By:Larm has in its fifteen years of existence undoubtedly become Scandinavia's most prominent showcase event. Held annually in mid-February in various venues scattered around the Norwegian capital it offers a lineup of over 120 well-chosen acts. Scandophiles, music press and industry professionals flock to Oslo from around the world to experience, in unforgiving sub-zero temperatures, generous amounts of Nordic talent. Thankfully the weather was - compared to previous years - a tad more welcoming this year. So The 405 roamed for three nights through Oslo's nooks and crannies in order to bring you the best that the Scandinavian music scene has to offer.

Here are our highlights:

Oyama (IS)

Does the world need a shoegaze band from Reykjavík? You probably nod doubtfully, but hold your horses…Oyama can deliver! The select few noise enthusiasts present at Revolver on Thursday night were in for an aural treat. Júlía Hermannsdóttir and Úlfur Alexander Einarsson’s have got both the songs and the live credentials to get even the most incredulous My Bloody Valentine and Jesus and Mary Chain fan interested.
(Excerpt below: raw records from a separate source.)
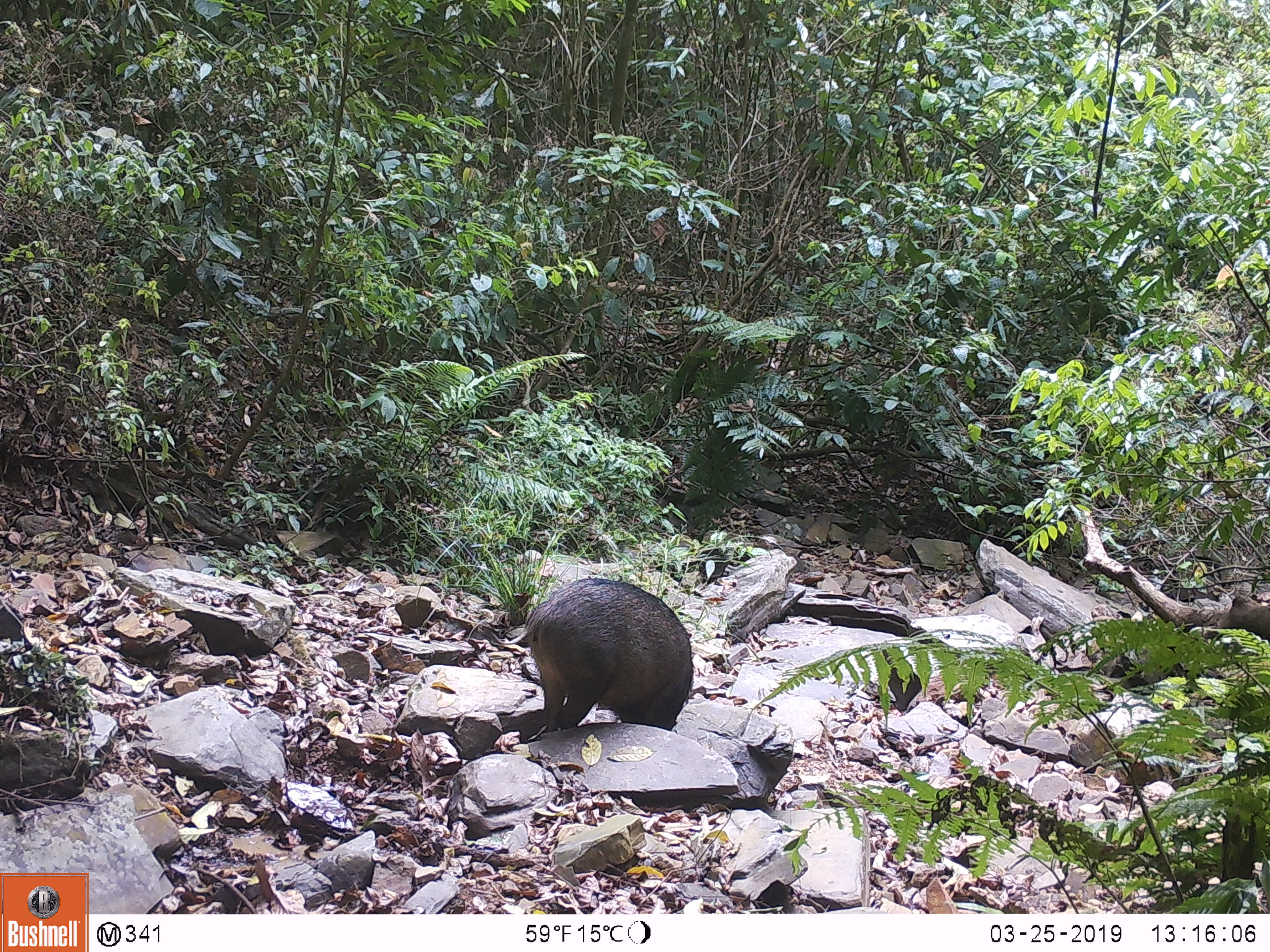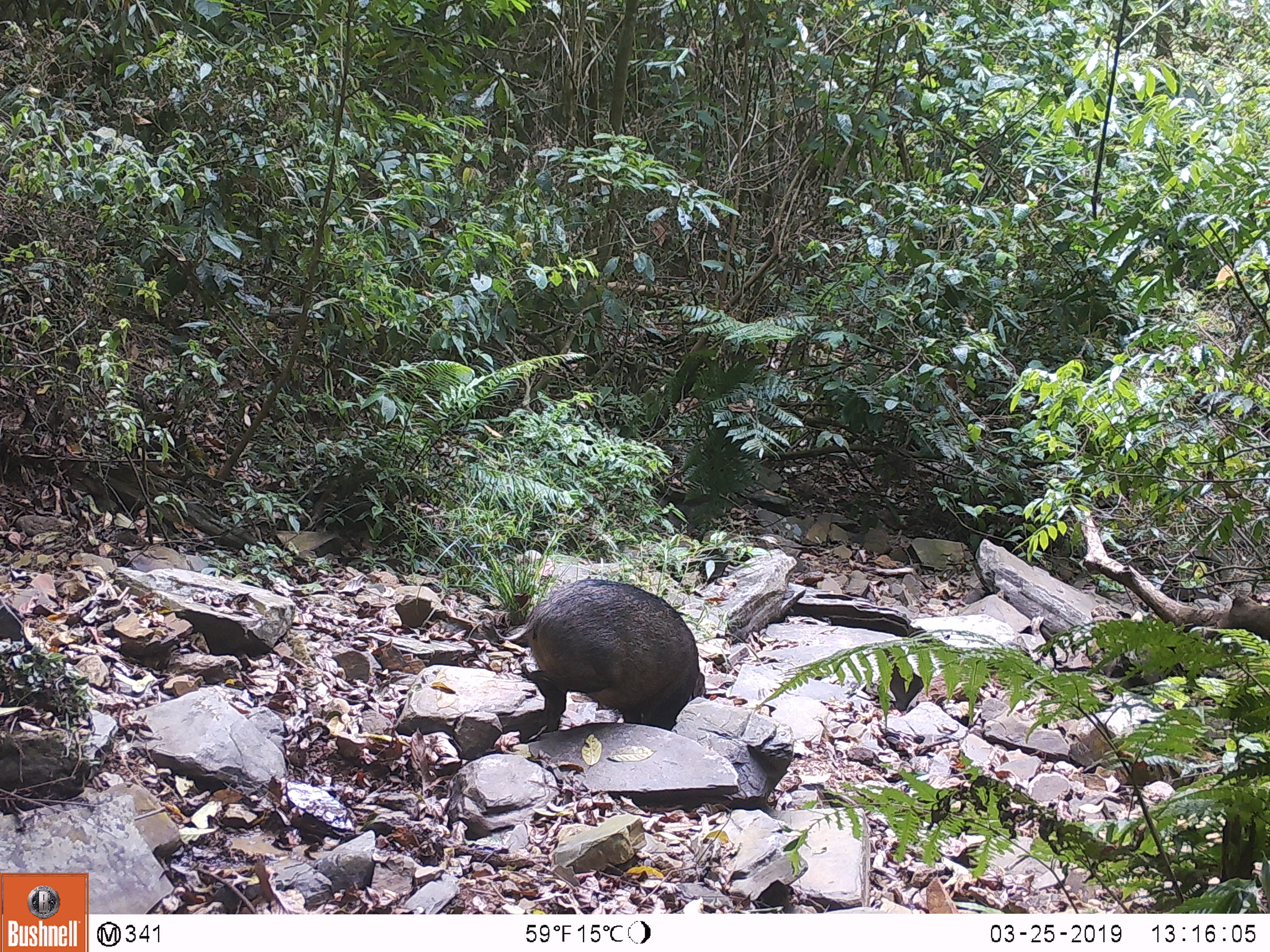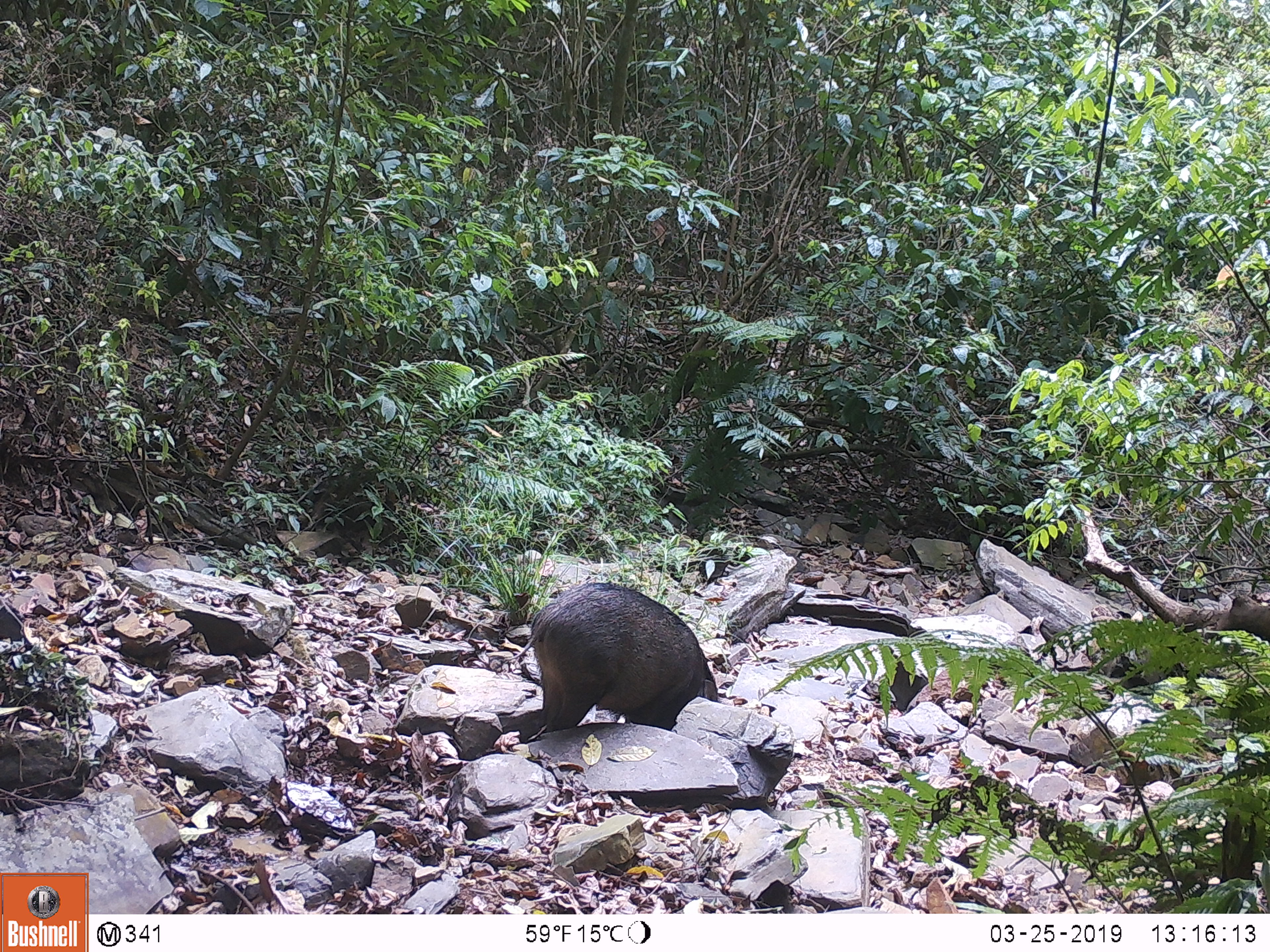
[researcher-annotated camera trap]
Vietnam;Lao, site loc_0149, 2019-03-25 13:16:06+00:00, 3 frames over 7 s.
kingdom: Animalia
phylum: Chordata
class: Mammalia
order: Artiodactyla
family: Suidae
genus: Sus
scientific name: Sus scrofa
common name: eurasian wild pig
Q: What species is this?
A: Eurasian wild pig (Sus scrofa).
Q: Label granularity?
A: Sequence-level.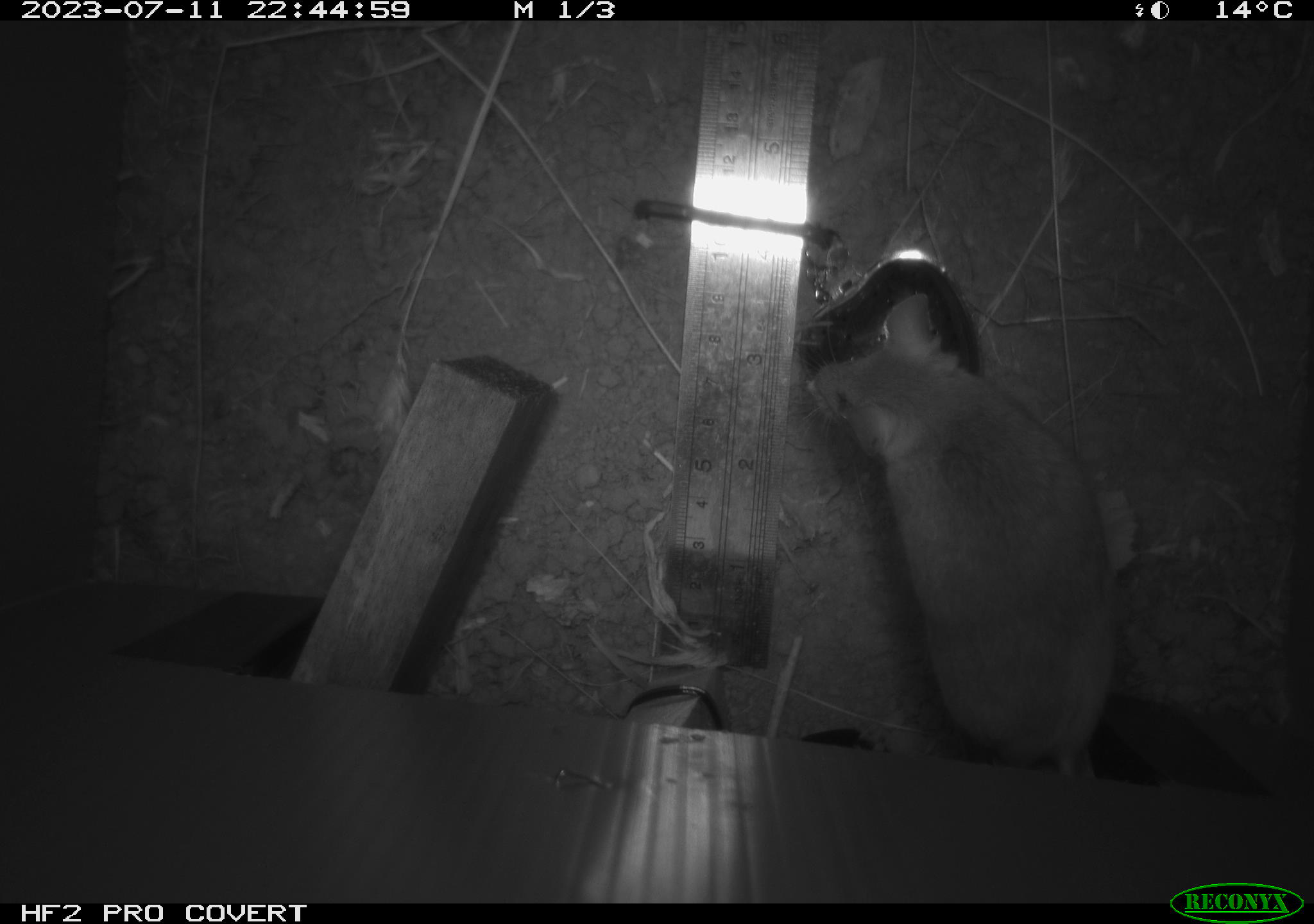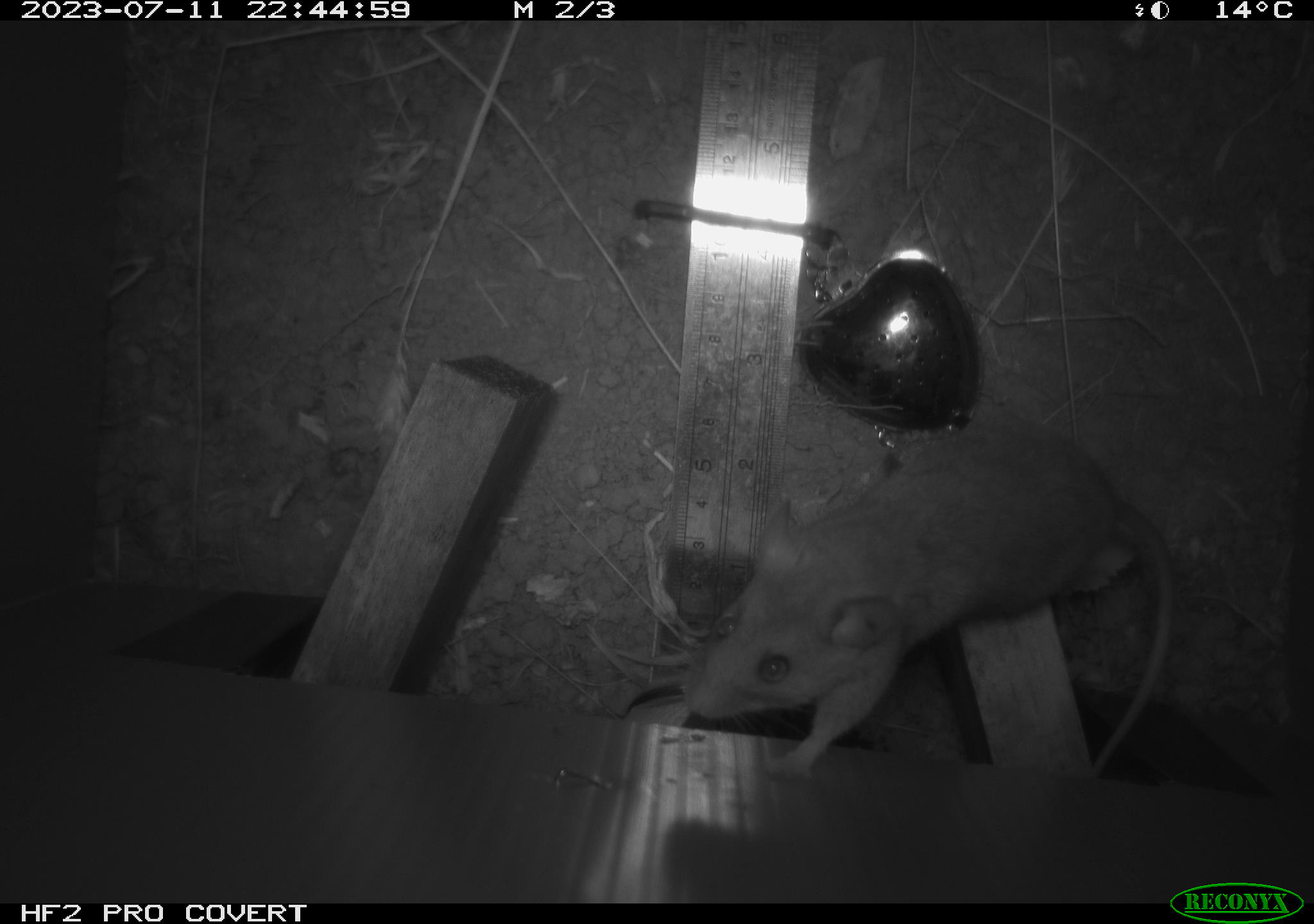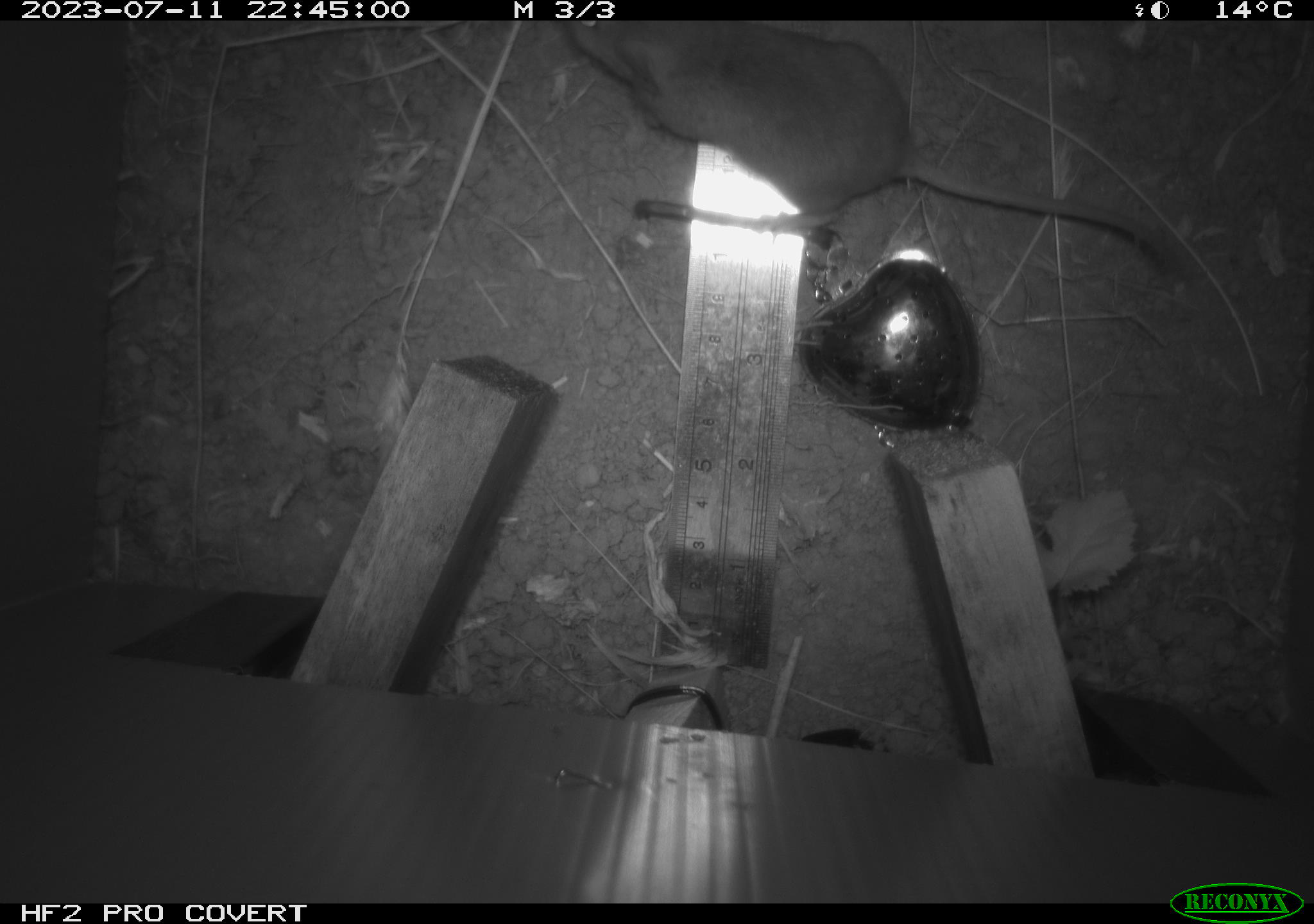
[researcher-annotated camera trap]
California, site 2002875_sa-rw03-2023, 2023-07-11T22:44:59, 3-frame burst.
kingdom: Animalia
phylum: Chordata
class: Mammalia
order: Rodentia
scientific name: Rodentia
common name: mouse species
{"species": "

What makes Swedish pop sound so unique? Is it the assertive female vocals? Is it the elegant guitar licks? Is it the use of the right synth sound? With a dynamic 15-minute sonic blitz Stina Wäppling & co. left everyone gathered at Jaeger on Friday night wanting for more.

Phantom (FI)

A hooded man triggering samples from a weird-looking controller provided the sonic backdrop for Hanna Toivonen's eerie and fragile vocals. The influences of Helsinki duo Phantom are not that difficult to pin down - anything between Cocteau Twins and Massive Attack would be accurate enough. Their downtempo electropop textures - although not hugely original – are well-crafted and captivating.


MØ’s Friday night performance in a packed Stratos showcased not only that the restless Karen Marie Ørsted has a huge stage presence, but that she also has the material to back it up. Ørsted deserves the hype that has been thrusted upon her, but as far as her live set up is concerned this writer would have welcomed more live instruments and fewer backing tracks. It's a pity to undermine this way an otherwise flawless pop offering.


Choir Of Young Believers and Chimes & Bells member Cæcilie Trier is a busy bee. Her latest project is the art-pop ensemble CTM that bears eclectic influences from the early ‘80s such as Roxy Music and Kate Bush. Armed with Roland synthesizers and the trademark deep voice of extremely talented Copenhagener, CTM delivered a solid performance at Stratos on Saturday night.

Highasakite (NO)

Norwegian indie outfit Highasakaite have captivating – almost spiritual – songs that have considerable potential of crossing over to the mainstream. Tiny Ingrid Helene Håvik has a pristine voice and a confident stage demeanour. This is highly promising stuff.

Further weekend highlights include an intimate church performance by the renowned Danish collective Efterklang, a compelling gig by dark Swedish songstress Anna von Hausswolff, a neo-classical set by Icelandic composer Valgeir Sigurðsson; and two energetic shows by Finnish alternative rockers Black Twig, and Norwegian female-fronted quartet Carmen Villain.